Ma oltre ad aver perso un governo filo-occidentale, adesso al danno potrebbe aggiungersi la beffa. Il Tribunale delle Nazioni Unite infatti sembra comunque destinato a fallire. Da una parte coloro che in Libano premono per una revisione dell’accordo di cooperazione firmato tra il Libano e il TSL – e che, non dimentichiamo, da pochi giorni tengono le redini del governo – hanno una motivazione forte per affermare che i pacta in questo caso non sunt servanda: il protocollo con cui lo Stato libanese nel 2005 conferì all’organo giuridico dell’Onu la piena autorità sul corso delle indagini oltre che sulle competenze processuali, è oggettivamente incostituzionale. Esso fu infatti approvato dal Consiglio dei Ministri ma non firmato dal Presidente della Repubblica e, nonostante ciò, inviato in Olanda dove ha sede il TSL.

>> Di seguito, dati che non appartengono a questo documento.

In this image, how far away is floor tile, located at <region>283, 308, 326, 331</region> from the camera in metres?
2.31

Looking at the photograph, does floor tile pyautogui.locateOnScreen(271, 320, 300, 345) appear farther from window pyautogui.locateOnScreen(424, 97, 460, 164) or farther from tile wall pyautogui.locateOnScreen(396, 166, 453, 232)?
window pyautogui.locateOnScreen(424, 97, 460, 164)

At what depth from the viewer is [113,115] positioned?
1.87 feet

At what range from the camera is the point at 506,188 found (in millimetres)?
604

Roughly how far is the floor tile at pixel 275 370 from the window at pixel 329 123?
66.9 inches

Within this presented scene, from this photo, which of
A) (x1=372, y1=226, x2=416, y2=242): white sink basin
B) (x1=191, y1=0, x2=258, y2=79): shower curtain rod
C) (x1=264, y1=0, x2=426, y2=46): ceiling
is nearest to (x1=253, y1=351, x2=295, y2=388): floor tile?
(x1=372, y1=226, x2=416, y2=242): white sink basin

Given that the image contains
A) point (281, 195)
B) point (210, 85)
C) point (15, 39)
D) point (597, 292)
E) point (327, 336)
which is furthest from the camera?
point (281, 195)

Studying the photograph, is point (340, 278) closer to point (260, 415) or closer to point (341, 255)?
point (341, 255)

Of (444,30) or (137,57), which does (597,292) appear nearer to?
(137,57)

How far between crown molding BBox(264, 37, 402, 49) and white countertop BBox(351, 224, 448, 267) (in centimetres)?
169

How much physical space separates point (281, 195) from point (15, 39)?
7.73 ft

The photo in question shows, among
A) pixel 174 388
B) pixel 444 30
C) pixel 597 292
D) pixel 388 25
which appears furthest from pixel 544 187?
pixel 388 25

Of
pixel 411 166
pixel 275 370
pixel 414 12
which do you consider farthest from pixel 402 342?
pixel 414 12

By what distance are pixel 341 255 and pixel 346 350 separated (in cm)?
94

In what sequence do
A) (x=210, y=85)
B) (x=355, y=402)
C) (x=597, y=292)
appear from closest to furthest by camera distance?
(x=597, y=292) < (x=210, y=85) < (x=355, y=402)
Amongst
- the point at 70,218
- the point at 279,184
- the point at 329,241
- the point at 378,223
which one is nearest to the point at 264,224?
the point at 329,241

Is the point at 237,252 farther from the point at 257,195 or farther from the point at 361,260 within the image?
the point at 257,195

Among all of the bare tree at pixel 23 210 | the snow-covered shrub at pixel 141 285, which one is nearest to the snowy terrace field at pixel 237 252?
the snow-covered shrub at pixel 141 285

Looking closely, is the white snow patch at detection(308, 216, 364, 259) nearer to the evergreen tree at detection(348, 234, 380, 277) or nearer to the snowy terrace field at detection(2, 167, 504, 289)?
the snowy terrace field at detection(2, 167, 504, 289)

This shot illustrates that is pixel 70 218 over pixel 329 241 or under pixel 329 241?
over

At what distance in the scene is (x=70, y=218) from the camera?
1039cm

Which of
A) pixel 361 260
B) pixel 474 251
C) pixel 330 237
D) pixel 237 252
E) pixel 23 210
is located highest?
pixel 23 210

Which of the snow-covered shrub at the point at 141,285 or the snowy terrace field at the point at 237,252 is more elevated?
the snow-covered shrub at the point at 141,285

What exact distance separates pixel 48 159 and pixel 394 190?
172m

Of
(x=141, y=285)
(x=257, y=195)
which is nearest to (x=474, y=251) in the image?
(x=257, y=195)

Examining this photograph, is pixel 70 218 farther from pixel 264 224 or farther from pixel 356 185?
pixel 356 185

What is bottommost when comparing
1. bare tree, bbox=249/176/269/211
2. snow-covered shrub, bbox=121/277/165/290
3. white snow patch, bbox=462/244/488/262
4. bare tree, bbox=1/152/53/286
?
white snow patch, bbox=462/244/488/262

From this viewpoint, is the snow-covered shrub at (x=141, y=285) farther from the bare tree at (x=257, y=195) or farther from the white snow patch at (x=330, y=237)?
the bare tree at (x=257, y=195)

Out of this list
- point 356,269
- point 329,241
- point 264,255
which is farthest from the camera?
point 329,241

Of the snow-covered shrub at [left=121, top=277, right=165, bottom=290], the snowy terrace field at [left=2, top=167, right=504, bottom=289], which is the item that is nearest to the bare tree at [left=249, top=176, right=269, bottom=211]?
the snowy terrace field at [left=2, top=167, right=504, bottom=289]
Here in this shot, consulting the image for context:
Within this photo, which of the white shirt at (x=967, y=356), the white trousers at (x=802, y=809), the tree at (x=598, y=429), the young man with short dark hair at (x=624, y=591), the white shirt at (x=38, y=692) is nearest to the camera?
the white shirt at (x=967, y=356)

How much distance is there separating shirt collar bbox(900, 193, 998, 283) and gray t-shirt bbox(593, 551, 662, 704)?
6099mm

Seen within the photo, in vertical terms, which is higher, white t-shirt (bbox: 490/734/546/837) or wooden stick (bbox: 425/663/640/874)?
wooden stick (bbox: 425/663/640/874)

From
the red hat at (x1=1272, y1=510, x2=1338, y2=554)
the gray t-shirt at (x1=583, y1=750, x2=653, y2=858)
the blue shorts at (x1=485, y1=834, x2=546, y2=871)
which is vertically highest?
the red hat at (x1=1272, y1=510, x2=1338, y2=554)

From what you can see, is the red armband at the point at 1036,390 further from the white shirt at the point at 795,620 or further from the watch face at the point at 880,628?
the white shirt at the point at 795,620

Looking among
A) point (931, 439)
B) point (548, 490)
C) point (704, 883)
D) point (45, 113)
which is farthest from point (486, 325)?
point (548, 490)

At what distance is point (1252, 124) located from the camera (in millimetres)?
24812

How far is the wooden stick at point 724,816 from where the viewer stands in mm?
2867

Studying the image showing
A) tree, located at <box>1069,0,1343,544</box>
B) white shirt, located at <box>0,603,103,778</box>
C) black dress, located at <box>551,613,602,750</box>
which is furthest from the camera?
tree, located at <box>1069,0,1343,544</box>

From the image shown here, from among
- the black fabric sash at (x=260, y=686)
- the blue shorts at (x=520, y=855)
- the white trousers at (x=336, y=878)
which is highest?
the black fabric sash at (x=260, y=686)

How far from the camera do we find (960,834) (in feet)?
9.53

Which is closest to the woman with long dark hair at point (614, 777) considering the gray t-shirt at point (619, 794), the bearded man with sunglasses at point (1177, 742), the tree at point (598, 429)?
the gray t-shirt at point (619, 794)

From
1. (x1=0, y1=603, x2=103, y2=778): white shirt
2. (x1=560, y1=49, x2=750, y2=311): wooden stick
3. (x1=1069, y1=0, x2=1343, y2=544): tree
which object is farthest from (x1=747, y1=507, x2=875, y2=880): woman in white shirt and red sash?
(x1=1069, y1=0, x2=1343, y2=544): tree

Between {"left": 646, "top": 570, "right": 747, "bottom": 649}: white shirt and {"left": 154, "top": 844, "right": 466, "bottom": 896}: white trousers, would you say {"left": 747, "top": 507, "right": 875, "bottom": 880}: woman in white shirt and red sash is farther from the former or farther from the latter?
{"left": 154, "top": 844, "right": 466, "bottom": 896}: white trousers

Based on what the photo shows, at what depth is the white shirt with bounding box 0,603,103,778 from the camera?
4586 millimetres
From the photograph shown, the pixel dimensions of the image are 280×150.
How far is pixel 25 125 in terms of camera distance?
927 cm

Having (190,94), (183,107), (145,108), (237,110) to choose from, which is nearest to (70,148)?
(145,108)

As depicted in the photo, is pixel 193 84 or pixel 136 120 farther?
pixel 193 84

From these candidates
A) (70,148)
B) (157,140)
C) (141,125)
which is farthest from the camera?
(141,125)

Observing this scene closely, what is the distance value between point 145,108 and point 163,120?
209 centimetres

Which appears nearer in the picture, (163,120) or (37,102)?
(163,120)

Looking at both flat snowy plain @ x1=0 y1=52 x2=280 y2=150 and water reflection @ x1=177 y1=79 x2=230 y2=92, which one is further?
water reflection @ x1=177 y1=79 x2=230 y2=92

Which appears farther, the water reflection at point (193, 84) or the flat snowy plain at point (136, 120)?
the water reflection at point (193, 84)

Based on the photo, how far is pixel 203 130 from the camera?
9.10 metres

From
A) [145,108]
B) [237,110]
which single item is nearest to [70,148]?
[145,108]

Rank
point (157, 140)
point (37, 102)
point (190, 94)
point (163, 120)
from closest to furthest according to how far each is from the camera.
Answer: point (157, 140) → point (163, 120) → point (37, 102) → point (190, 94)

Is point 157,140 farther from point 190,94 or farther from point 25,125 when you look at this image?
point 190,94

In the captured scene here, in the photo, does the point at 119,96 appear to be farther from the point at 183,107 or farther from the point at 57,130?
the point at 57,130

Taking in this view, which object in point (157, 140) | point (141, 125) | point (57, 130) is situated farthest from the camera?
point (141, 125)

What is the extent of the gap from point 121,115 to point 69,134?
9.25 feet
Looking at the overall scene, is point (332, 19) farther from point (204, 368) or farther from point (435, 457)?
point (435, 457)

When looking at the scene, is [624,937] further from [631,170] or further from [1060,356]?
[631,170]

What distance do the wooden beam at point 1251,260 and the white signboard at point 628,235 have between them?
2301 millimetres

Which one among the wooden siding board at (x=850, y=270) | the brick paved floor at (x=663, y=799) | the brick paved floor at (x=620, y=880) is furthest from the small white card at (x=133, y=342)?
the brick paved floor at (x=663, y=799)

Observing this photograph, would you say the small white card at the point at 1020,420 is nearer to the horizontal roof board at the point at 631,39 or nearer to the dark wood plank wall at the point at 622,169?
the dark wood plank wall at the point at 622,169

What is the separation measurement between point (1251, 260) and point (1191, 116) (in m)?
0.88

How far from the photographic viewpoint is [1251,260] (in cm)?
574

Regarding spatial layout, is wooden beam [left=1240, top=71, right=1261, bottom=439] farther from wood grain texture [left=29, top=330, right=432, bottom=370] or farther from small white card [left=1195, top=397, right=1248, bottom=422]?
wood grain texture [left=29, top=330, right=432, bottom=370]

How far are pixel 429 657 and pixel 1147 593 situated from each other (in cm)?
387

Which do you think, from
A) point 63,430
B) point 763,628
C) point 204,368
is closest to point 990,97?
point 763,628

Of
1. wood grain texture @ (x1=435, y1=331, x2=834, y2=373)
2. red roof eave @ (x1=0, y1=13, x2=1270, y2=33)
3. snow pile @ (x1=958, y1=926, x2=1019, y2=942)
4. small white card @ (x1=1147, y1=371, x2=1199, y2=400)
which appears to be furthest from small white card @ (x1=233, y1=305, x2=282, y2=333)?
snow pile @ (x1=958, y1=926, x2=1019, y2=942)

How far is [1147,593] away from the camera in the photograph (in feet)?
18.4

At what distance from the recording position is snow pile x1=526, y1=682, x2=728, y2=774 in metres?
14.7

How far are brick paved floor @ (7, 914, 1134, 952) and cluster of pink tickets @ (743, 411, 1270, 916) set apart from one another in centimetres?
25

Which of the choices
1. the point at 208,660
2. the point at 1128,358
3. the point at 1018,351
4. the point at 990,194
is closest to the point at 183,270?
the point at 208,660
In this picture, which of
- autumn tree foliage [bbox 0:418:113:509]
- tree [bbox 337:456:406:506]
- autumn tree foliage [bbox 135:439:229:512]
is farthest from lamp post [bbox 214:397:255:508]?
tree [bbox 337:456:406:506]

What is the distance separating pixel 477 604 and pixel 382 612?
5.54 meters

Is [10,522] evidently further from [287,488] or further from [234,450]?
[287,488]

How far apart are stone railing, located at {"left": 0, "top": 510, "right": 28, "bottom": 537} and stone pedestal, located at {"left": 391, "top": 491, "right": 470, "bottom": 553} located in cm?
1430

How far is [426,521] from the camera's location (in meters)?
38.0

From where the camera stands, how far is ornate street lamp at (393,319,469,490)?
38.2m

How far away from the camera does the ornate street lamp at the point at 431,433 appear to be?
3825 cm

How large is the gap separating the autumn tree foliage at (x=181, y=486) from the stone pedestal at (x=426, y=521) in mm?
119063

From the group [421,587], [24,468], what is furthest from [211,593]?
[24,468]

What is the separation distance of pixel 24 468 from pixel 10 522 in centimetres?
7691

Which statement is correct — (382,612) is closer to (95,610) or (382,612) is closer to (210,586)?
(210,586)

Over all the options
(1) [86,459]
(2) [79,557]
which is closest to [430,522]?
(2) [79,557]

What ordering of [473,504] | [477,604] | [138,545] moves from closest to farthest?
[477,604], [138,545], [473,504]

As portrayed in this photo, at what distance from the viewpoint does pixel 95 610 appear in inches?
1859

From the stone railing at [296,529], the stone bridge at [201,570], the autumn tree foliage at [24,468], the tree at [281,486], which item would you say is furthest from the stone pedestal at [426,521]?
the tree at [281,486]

Ma anche qualora il protocollo rimanesse valido, c’è un’altra motivazione che rende di fatto il Tribunale già fallito: se la sentenza dovesse pendere, come si attende, su alcuni esponenti del Partito di Dio, le istituzioni di polizia libanese hanno di fatto le mani legate di fronte all’esecuzione di un mandato di cattura. Nelle zone del Libano controllate da Hezbollah (peraltro detentore di milizie autonome di fronte a cui si stima che nemmeno l’esercito sia in grado di tener testa) lo Stato semplicemente non interferisce. Questo fa parte della strategia di mantenimento di un sistema in cui il confessionalismo è la cifra di ogni dinamica politica e sociale.
 

Non dimentichiamo per esempio che il famoso 7 maggio 2008, quando gli Hezbollah invasero Beirut, l’esercito ebbe l’ordine tassativo di non intervenire. È quello che i sunniti non perdoneranno mai allo Stato libanese ma è anche prova del fatto che difficilmente essi ammireranno ciò che aspettano da quel 14 febbraio 2004: il corso della giustizia che si compie. Molto più probabilmente invece vedranno montare la forza del Partito di Hezbollah e delle altre componenti sciite (rappresentanti ormai della comunità confessionale più grande del paese) che distoglieranno lo sguardo del Libano liberale da quell’Occidente ormai sempre più lontano, per dirigerlo verso i regimi autoritari loro alleati, la Siria e l’Iran.